While I’m still looking for a solution on encoding video files with large differences with TrueMotion, I distract myself with other things.
Occasionally I look at dexvert
unsupported formats to see if there’s any new discovery documented there in video formats. This time it was something called VPX1.
I managed to locate the sample files (multi-megabytes ones starting with “VPX1 video interflow packing exalter video/audio codec written by…” so there’s no doubt about it) and an accompanying program for playing them (fittingly named encode.exe
). The executable turned out to be rather unusable since it invokes DPMI to switch to 32-bit mode and I could not make Ghidra
decompile parts of the file in 386 assembly instead of 16-bit one (and I did not want to bother to decompile it as a raw binary either). Luckily the format was easy to figure out even without the binary specification.
Essentially the format is plain chunk format complicated by the fact that half of the chunks do not have size field (for palette chunk it’s always 768 bytes, for tile type chunk it’s width*height/128
bytes). The header seems to contain video dimensions (always 320×240?), FPS and audio sampling rate.

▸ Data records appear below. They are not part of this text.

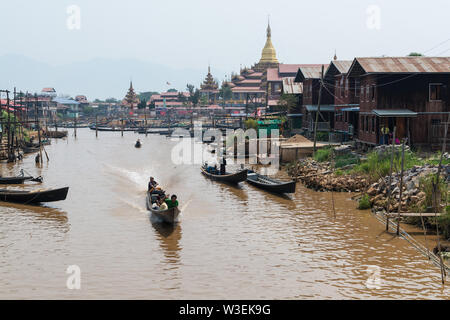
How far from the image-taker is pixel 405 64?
39844mm

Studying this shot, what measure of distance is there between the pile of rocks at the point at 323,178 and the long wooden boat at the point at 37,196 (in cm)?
1665

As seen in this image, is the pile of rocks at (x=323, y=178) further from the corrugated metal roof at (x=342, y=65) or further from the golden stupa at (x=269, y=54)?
the golden stupa at (x=269, y=54)

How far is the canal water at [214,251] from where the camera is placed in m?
17.7

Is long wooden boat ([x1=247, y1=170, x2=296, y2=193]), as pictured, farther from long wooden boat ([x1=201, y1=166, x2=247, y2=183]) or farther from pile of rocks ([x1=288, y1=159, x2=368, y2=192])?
pile of rocks ([x1=288, y1=159, x2=368, y2=192])

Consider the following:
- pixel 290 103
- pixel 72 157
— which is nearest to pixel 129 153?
pixel 72 157

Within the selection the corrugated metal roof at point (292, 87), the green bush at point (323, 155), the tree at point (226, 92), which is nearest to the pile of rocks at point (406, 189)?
the green bush at point (323, 155)

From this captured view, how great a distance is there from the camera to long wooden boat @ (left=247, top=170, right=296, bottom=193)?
33250mm

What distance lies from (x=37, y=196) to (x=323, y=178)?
19387mm

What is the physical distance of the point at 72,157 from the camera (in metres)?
71.0

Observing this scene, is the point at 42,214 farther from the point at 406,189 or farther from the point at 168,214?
the point at 406,189

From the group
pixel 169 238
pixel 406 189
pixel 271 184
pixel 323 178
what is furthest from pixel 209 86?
pixel 169 238

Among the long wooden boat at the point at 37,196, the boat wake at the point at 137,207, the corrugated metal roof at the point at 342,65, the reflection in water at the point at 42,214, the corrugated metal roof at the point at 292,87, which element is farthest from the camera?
the corrugated metal roof at the point at 292,87

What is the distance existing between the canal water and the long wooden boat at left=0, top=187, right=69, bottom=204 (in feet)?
1.86

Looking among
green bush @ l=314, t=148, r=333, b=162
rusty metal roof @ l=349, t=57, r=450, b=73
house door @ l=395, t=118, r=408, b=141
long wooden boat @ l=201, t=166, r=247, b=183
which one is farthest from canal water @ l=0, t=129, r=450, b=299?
rusty metal roof @ l=349, t=57, r=450, b=73
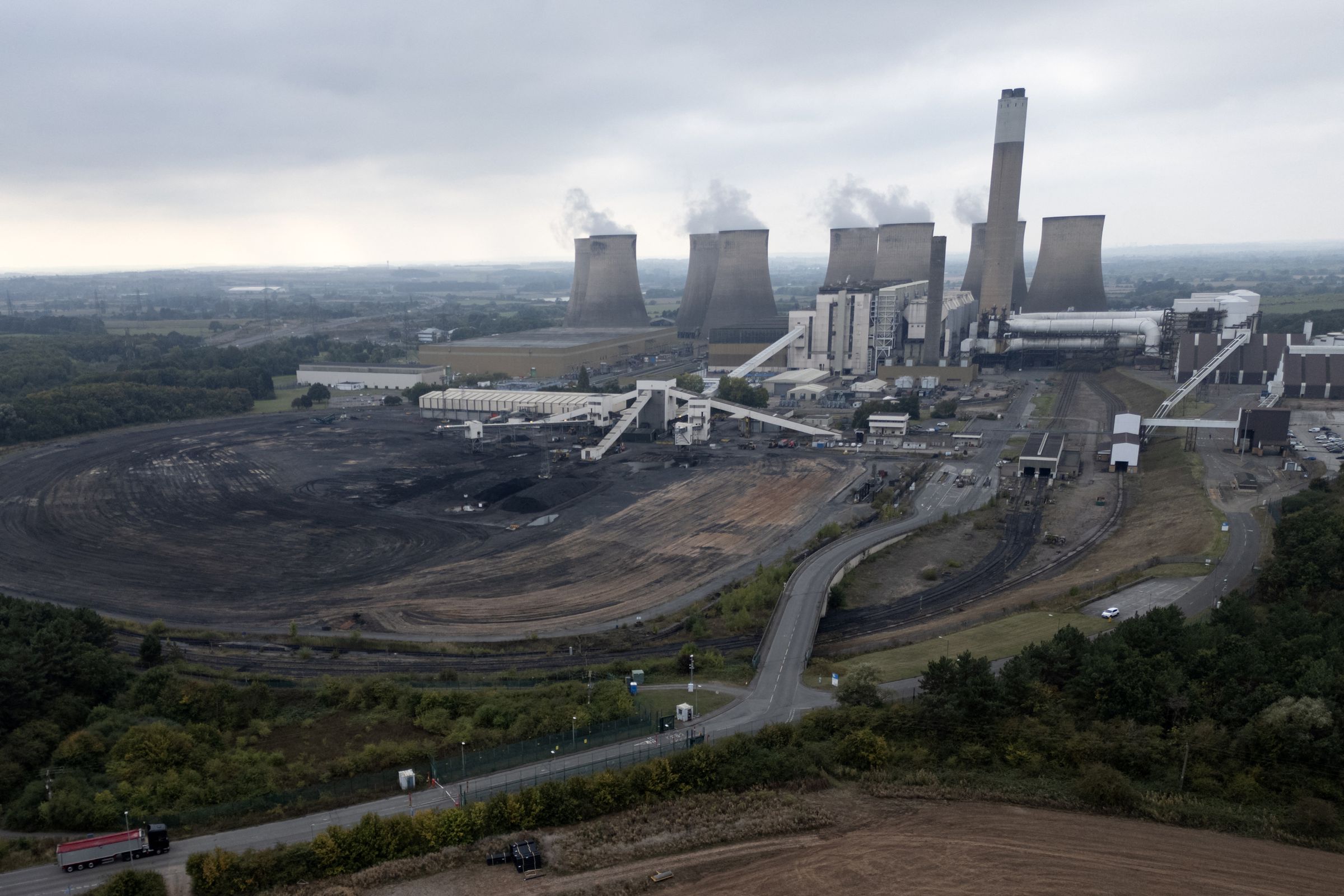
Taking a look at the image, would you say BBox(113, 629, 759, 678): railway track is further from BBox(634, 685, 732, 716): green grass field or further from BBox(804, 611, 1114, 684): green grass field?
BBox(804, 611, 1114, 684): green grass field

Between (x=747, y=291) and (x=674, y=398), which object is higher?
(x=747, y=291)

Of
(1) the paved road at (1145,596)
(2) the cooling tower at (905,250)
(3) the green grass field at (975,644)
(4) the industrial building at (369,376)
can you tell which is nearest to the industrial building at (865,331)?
(2) the cooling tower at (905,250)

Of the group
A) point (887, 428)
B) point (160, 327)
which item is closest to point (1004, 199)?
point (887, 428)

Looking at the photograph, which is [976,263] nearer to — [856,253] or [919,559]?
[856,253]

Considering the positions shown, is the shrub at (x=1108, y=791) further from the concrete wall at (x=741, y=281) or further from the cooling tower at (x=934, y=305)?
the concrete wall at (x=741, y=281)

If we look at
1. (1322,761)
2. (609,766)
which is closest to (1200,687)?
(1322,761)

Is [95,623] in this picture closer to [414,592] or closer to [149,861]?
[414,592]

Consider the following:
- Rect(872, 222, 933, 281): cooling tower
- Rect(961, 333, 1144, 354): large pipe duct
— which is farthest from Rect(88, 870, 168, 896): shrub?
Rect(872, 222, 933, 281): cooling tower
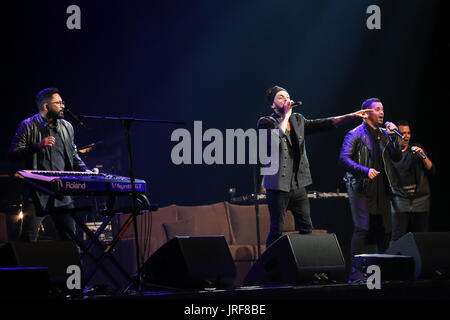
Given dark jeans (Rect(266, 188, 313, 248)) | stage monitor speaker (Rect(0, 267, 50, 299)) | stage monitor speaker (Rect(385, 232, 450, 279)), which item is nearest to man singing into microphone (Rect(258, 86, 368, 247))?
dark jeans (Rect(266, 188, 313, 248))

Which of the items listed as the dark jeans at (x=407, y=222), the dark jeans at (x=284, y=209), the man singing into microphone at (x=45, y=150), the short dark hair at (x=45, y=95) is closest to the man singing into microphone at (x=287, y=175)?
the dark jeans at (x=284, y=209)

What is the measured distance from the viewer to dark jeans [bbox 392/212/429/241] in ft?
20.5

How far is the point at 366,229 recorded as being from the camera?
555 cm

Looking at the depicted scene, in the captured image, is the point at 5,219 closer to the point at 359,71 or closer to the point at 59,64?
the point at 59,64

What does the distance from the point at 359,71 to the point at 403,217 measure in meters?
3.33

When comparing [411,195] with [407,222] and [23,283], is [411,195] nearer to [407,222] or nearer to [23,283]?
[407,222]

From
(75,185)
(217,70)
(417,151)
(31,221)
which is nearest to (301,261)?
(75,185)

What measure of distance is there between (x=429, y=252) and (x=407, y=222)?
2.00 meters

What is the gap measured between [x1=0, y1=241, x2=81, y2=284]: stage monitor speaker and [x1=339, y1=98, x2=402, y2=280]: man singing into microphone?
9.20 feet

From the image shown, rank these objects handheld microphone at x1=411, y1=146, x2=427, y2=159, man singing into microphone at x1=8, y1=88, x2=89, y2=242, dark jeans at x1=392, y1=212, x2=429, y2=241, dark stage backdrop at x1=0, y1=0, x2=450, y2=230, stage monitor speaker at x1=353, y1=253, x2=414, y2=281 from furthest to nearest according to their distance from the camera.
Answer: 1. dark stage backdrop at x1=0, y1=0, x2=450, y2=230
2. handheld microphone at x1=411, y1=146, x2=427, y2=159
3. dark jeans at x1=392, y1=212, x2=429, y2=241
4. man singing into microphone at x1=8, y1=88, x2=89, y2=242
5. stage monitor speaker at x1=353, y1=253, x2=414, y2=281

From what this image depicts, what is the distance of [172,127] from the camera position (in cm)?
914

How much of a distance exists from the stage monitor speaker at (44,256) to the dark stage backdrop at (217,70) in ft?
13.3

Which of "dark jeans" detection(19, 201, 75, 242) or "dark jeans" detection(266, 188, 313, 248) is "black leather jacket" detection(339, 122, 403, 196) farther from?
"dark jeans" detection(19, 201, 75, 242)
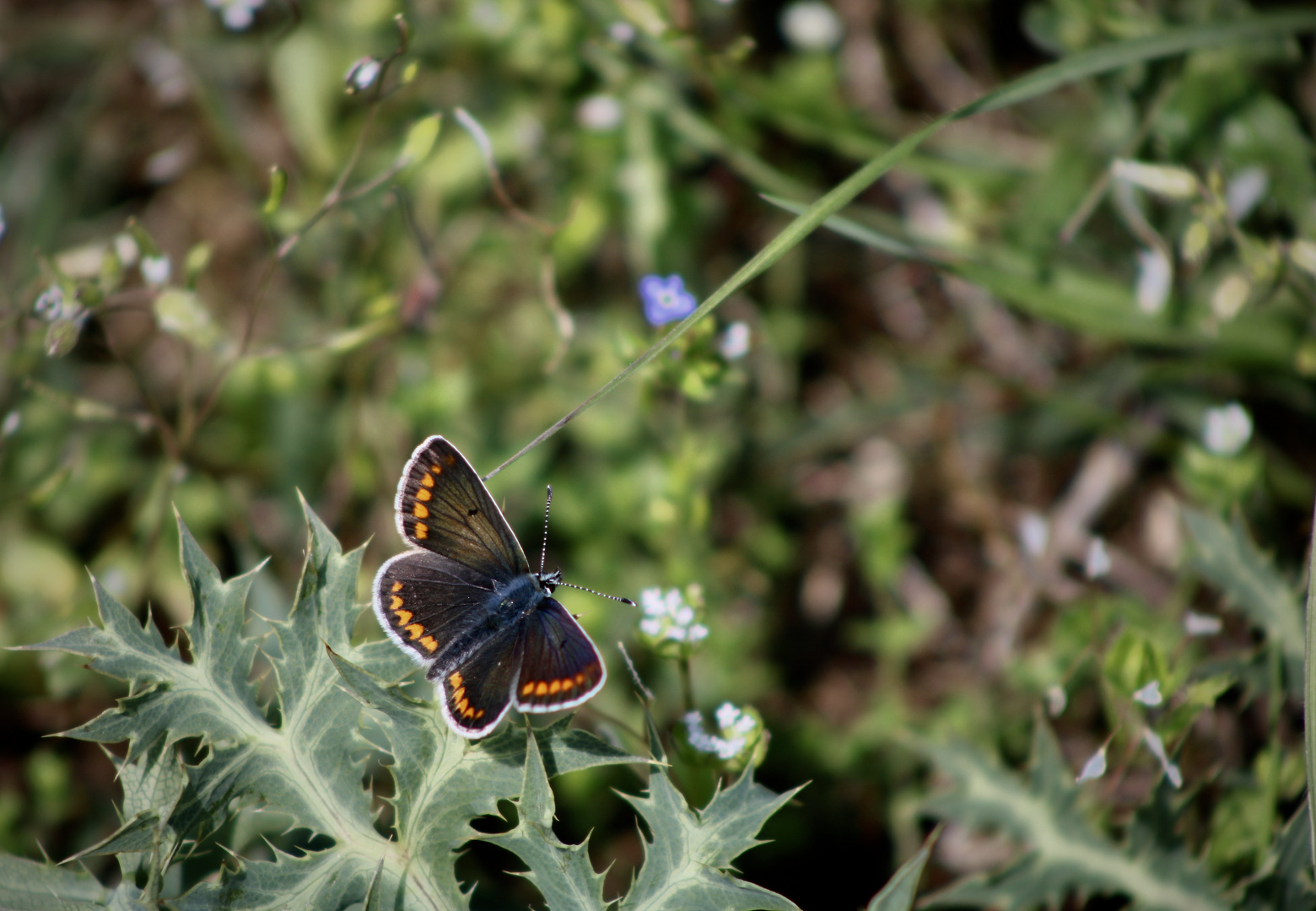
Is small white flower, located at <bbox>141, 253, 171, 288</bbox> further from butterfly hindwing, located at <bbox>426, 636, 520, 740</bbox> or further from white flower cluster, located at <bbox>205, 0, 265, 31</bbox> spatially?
butterfly hindwing, located at <bbox>426, 636, 520, 740</bbox>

Then various chunks follow: COLS
(palette), SOUN
(PCM audio), CODE
(tile types) and VIDE
(tile colours). Since CODE
is always followed by VIDE
chunk and there seem to be a correlation between the number of non-zero entries in the former and the size of the latter, I decided that it’s most likely a tile map and colours for it—and it turned out to be so.
Initially I thought it was a simple bit map (600 bytes for 320×240 image can describe a bit map for 4×4 tiles) but there was no correlation between the number of bits set and bytes in tile colours chunk. I looked harder at the tile types and noticed that it forms a sane 20×30 picture so it must be 16×8 tiles. After some more studying the data I noticed that nibbles make more sense, and indeed only nibbles 0, 1, 2 and 4 were encountered in the tile types. So it’s most likely 8×8 tiles. After gathering statistics on nibbles and comparing it to tile colours chunk size I concluded that type 2 corresponds to 32 colours, type 4 corresponds to 1 colour and type 1 corresponds to 16 colours. Then it was easy to presume that type 4 is single-colour tile, type 1 is downscaled tile and type 2 is a tile type with doubling in one dimension. It turned out that type 2 tile repeats each pixel twice and also uses interlacing (probably so video can be decoded downscaled on really slow machines). And that was it.
Overall, it is a simple format but it’s somewhat curious too.
P.S. There’s also DLT format in the same game which has similarly lengthy text header, some table (probably with line offsets for the next image start) and paletted data in copy/skip format (palette is not present in the file). It’s 16-bit number of 32-bit words to skip/zero followed by 16-bit number of 32-bit words to copy followed by the 32-bits to be copied, repeat until the end. Width is presumed to be 640 pixels.
P.P.S. I wonder if it deserves a support via stand-alone library named libvpx1
or libvpx
and if this name is acceptable for Linux distributions.